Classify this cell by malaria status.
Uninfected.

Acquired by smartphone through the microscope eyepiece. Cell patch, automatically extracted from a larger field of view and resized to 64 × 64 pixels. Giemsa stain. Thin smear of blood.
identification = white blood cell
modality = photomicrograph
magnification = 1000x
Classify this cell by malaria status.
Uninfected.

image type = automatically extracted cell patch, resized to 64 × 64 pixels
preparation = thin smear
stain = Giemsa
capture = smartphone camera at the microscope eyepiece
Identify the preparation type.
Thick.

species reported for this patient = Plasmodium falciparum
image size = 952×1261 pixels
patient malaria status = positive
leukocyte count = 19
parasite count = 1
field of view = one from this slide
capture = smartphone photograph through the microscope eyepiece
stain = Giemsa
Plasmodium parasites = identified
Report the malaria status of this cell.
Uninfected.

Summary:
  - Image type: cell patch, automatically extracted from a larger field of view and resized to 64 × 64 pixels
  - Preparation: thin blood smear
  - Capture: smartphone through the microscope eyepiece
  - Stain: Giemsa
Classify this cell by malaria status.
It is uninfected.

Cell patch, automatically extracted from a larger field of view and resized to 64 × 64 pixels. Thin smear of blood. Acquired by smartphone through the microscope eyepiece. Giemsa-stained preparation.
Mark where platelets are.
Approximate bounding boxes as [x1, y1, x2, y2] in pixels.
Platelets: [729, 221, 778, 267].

— GOAL OF THE EXERCISE —
Among the entries above, which lines include "resized"? List them all.

— RESPONSE AREA —
Acquired by smartphone through the microscope eyepiece. Cell patch, automatically extracted from a larger field of view and resized to 64 × 64 pixels. Giemsa stain. Thin smear of blood.
image type = automatically extracted cell patch, resized to 64 × 64 pixels
  - Image type: cell patch, automatically extracted from a larger field of view and resized to 64 × 64 pixels
Cell patch, automatically extracted from a larger field of view and resized to 64 × 64 pixels. Thin smear of blood. Acquired by smartphone through the microscope eyepiece. Giemsa-stained preparation.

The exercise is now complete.